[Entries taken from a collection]
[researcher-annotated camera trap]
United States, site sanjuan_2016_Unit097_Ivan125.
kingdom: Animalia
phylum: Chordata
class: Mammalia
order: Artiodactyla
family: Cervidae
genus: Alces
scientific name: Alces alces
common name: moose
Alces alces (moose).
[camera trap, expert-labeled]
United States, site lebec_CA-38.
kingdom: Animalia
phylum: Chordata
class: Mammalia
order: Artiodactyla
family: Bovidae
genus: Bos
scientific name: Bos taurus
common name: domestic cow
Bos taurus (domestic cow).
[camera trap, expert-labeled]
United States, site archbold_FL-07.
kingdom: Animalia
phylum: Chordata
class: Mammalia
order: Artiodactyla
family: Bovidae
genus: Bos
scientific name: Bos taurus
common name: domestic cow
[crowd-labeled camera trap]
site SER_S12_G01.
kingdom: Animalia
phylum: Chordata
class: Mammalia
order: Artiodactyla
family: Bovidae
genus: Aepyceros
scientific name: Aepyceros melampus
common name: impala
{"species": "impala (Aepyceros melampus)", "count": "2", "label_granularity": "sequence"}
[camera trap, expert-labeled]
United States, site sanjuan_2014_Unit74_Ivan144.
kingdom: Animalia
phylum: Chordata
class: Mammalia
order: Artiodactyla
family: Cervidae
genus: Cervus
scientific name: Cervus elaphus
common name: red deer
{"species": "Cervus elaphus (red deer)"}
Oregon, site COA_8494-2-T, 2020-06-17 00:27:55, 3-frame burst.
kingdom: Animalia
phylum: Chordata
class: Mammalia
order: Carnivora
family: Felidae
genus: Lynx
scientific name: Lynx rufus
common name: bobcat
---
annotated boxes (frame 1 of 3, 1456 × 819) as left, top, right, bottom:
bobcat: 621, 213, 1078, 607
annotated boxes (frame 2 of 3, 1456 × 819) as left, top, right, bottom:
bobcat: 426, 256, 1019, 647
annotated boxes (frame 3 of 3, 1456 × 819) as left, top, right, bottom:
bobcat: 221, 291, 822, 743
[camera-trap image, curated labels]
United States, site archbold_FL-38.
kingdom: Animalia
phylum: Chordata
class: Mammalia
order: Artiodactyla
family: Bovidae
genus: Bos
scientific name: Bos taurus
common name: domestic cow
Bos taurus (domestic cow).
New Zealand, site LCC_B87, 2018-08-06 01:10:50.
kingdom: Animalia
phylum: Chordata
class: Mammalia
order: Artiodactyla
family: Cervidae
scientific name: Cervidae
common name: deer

Activity – Write out each line of the data above again, exactly as given.

Problem solution –
[researcher-annotated camera trap]
United States, site sanjuan_2016_Unit097_Ivan125.
kingdom: Animalia
phylum: Chordata
class: Mammalia
order: Artiodactyla
family: Cervidae
genus: Alces
scientific name: Alces alces
common name: moose
Alces alces (moose).
[camera trap, expert-labeled]
United States, site lebec_CA-38.
kingdom: Animalia
phylum: Chordata
class: Mammalia
order: Artiodactyla
family: Bovidae
genus: Bos
scientific name: Bos taurus
common name: domestic cow
Bos taurus (domestic cow).
[camera trap, expert-labeled]
United States, site archbold_FL-07.
kingdom: Animalia
phylum: Chordata
class: Mammalia
order: Artiodactyla
family: Bovidae
genus: Bos
scientific name: Bos taurus
common name: domestic cow
[crowd-labeled camera trap]
site SER_S12_G01.
kingdom: Animalia
phylum: Chordata
class: Mammalia
order: Artiodactyla
family: Bovidae
genus: Aepyceros
scientific name: Aepyceros melampus
common name: impala
{"species": "impala (Aepyceros melampus)", "count": "2", "label_granularity": "sequence"}
[camera trap, expert-labeled]
United States, site sanjuan_2014_Unit74_Ivan144.
kingdom: Animalia
phylum: Chordata
class: Mammalia
order: Artiodactyla
family: Cervidae
genus: Cervus
scientific name: Cervus elaphus
common name: red deer
{"species": "Cervus elaphus (red deer)"}
Oregon, site COA_8494-2-T, 2020-06-17 00:27:55, 3-frame burst.
kingdom: Animalia
phylum: Chordata
class: Mammalia
order: Carnivora
family: Felidae
genus: Lynx
scientific name: Lynx rufus
common name: bobcat
---
annotated boxes (frame 1 of 3, 1456 × 819) as left, top, right, bottom:
bobcat: 621, 213, 1078, 607
annotated boxes (frame 2 of 3, 1456 × 819) as left, top, right, bottom:
bobcat: 426, 256, 1019, 647
annotated boxes (frame 3 of 3, 1456 × 819) as left, top, right, bottom:
bobcat: 221, 291, 822, 743
[camera-trap image, curated labels]
United States, site archbold_FL-38.
kingdom: Animalia
phylum: Chordata
class: Mammalia
order: Artiodactyla
family: Bovidae
genus: Bos
scientific name: Bos taurus
common name: domestic cow
Bos taurus (domestic cow).
New Zealand, site LCC_B87, 2018-08-06 01:10:50.
kingdom: Animalia
phylum: Chordata
class: Mammalia
order: Artiodactyla
family: Cervidae
scientific name: Cervidae
common name: deer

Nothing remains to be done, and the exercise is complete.